### Aim of the task
Lines before the one containing "class: Mammalia" are left out; return that line and all lines after it, exactly, through the end of the records below.

▬▬▬▬▬▬

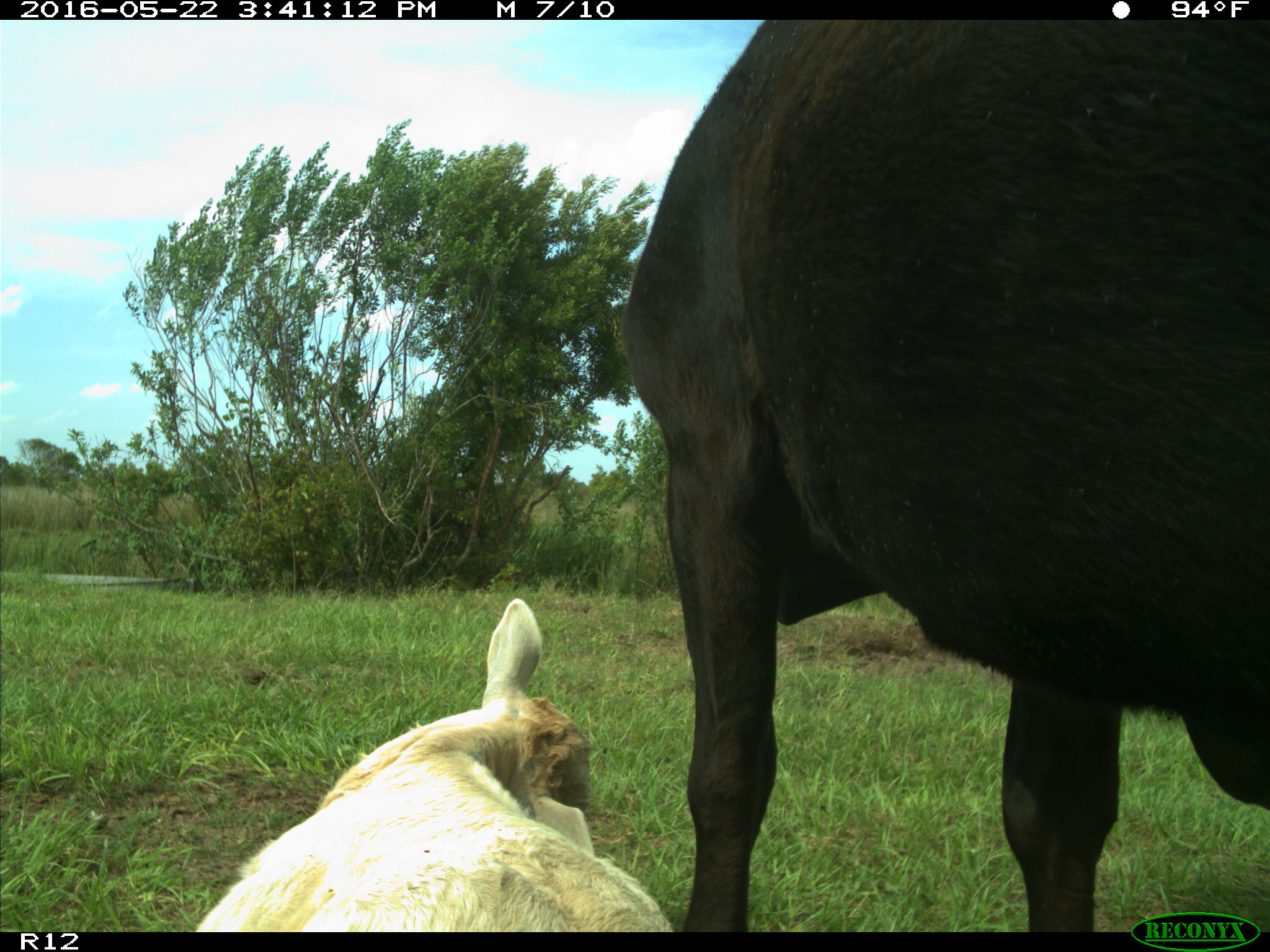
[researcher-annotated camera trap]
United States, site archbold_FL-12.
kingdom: Animalia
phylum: Chordata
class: Mammalia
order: Artiodactyla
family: Bovidae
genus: Bos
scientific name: Bos taurus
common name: domestic cow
Bos taurus (domestic cow).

▬▬▬▬▬▬

### Response to this exercise
class: Mammalia
order: Artiodactyla
family: Bovidae
genus: Bos
scientific name: Bos taurus
common name: domestic cow
Bos taurus (domestic cow).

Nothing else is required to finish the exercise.